2.2 Generasi muda dan Pemaknaan nilai-nilai UUDNRI Tahun 1945
UUD Negara Republik
Indonesia sebagai konstitusi negara memiliki kedudukan dan peranan yang penting,
bahkan dapat dikatakan “tidak ada negara tanpa konstitusi, atau tanpa
konstitusi negara tidak pernah lahir”. Terkait dengan peran penting sebuah konstitusi bagi negara maka UUDNRI Tahun 1945 mempunyai kedudukan
yang penting karena secara konsepsional memuat pandangan-pandangan filosofis,
yuridis, sosiologis dan politis tokoh-tokoh bangsa yang telah disepakati dan diidealkan untuk melandasi
pengelolaan kehidupan bermasyarakat, berbangsa dan bernegara.
Dalam pasal 1 ayat (3)
UUDNRI tahun 1945 menegaskan, “ Negara Indonesia adalah negara hukum “.
Pasal ini menegaskan tentang Supremasi Hukum di Indonesia, artinya Negara
Indonesia adalah negara hukum bukan
hanya negara berdasar hukum. Prinsip itu menegaskan
bahwa tidak ada pihak, termasuk Pemerintah, yang tidak dapat dituntut
berdasarkan hukum. Kekuasaan kehakiman ditegaskan merupakan kekuasaan yang
merdeka untuk menyelenggarakan peradilan guna menegakkan hukum dan keadilan.
Pembentukan lembaga-lembaga negara baru dalam bidang kekuasaan kehakiman,
seperti Mahkamah Konstitusi dan Komisi Yudisial adalah untuk menegakkan
kekuasaan kehakiman yang merdeka.
Era reformasi menjadi suatu pembuktian
kaum generasi muda untuk menunjukkan sikap
kritisnya akan melek hukum, hal ini terlihat jelas pada tuntutan-tuntutan yang
diajukan oleh komponen bangsa termasuk mahasiswa dan pemuda. Tuntutan itu
antara lain :
1) Amandemen (perubahan) Undang-Undang Dasar Negara
Republik Indonesia Tahun 1945.
2) Penghapusan dwifungsi Angkatan Bersenjata Republik
Indonesia (ABRI).
3) Penegakan supremasi hukum, penghormatan hak asasi
manusia (HAM), serta pemberantasan korupsi, kolusi, dan nepotisme (KKN).

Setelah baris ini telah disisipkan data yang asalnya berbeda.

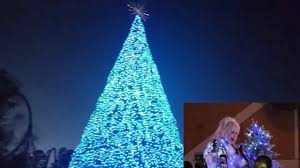 Dollywood Christmas Lights 2019 Dollywood New Glacier Ridge Tree Lighting Ceremony With Dolly Parton Smoky Mountain Christmas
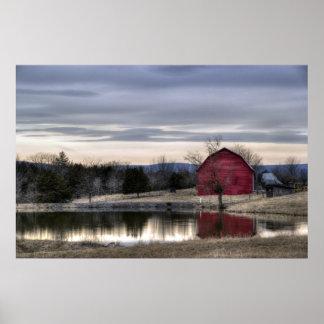水HDR写真の赤い納屋の反射 ポスター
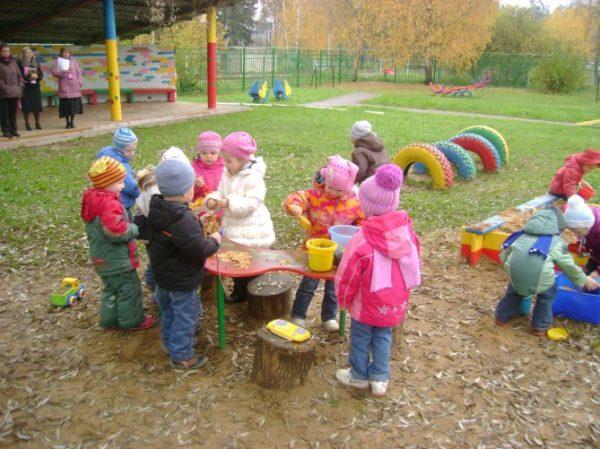 Дети на игровой площадке осенью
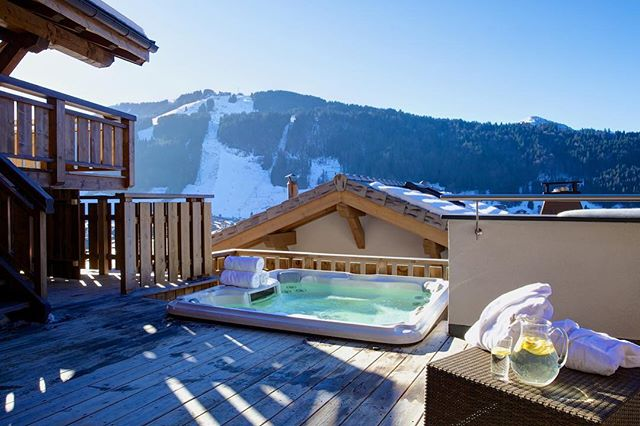 If you can picture yourself sat here in hot tub heaven then book a stay for the 6-10th March where Chalet Bouquetin is available by the room! Interested? Contact us today theteam@tgski.co.uk . . . . #tgski #mytgski #luxuryski #morzine #lovemorzine #hottub #skiing #ski #skibreak #weekendaway #holidayinspo #instatravel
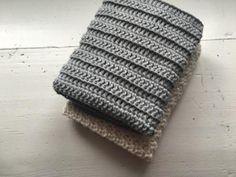 Jeg har fundet mit favorit mønster til mine karklude. Det er så enkelt som stangmasker hæklet i rib ( Bagerste maskeled). Ikke noget fancy mønster og teknik, men den er sååå lækker <3 Det er hurtigt hæklet, og giver en dejlig vamset og elastisk klud Du finder en forklaring i de forskellige maskeled her Den er hæklet i enkelt bomuldsgarn 8/4 på nå nr. 2,5 Der er brugt ca. 50 g. pr klud Mål 28×28 cm Slå 67 luftmasker op Hækl 1 stangmaske i 3. lm fra nålen. Hækl derefter stangmasker rækken ...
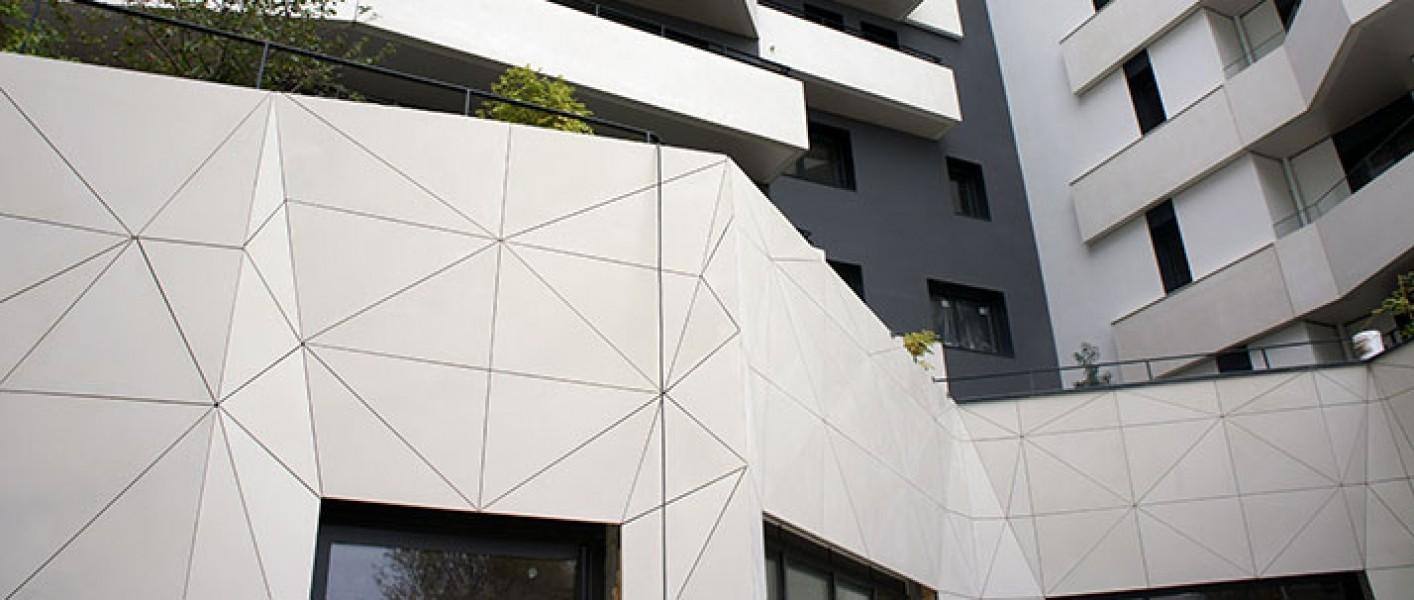 Photo 1 Des murs qui mangent la pollution et qui s'auto-nettoie ! - PERIN & Cie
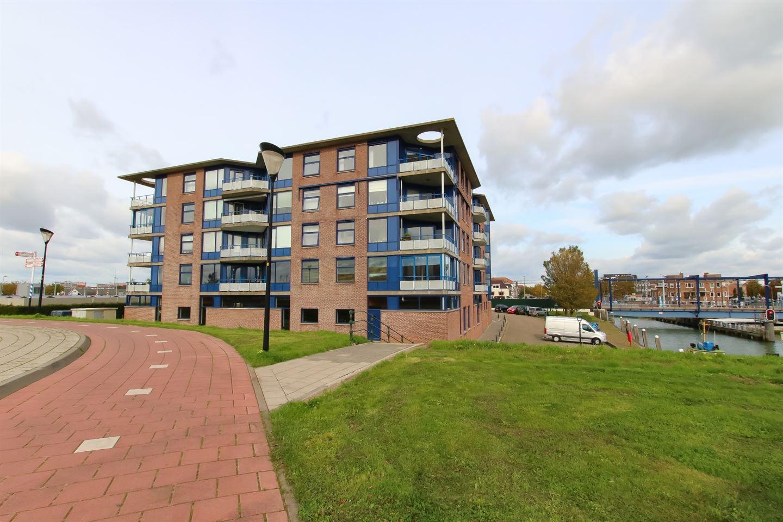 Bekijk foto 1 van Maasweg 53
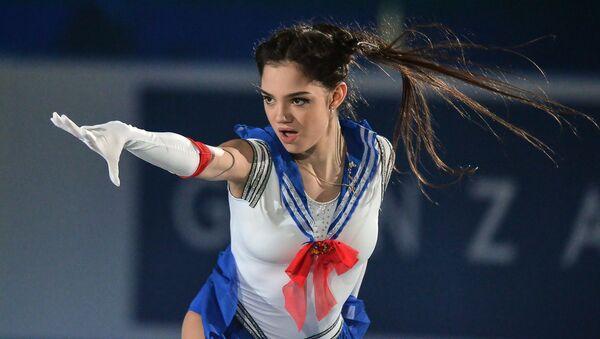 Yevgenia Medvedeva of Russia performs at the ISU World Team Trophy 2017 gala exhibition in Tokyo - Sputnik International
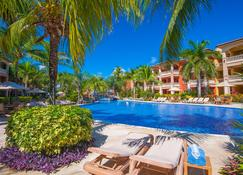 Infinity Bay, Spa & Beach Resort - Coxen Hole - Pool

4) Desentralisasi dan hubungan yang adil antara pusat
dan daerah (otonomi daerah).
5) Mewujudkan kebebasan pers.
6) Mewujudkan kehidupan demokrasi.
Tuntutan terhadap perubahan Undang-Undang Dasar Negara
Republik Indonesia Tahun 1945 yang digulirkan oleh Pemuda, Mahasiswa, dan
berbagai elemen bangsa didasarkan pada pandangan bahwa Undang-Undang Dasar
Negara Republik Indonesia Tahun 1945 dianggap belum cukup memuat landasan bagi
kehidupan yang demokratis, pemberdayaan rakyat, dan penghormatan HAM. Selain
itu di dalamnya terdapat pasal-pasal yang menimbulkan multitafsir dan membuka
peluang bagi penyelenggaraan negara yang otoriter, sentralistik, tertutup, dan
KKN yang menimbulkan merosotnya kehidupan nasional di berbagai bidang kehidupan(2).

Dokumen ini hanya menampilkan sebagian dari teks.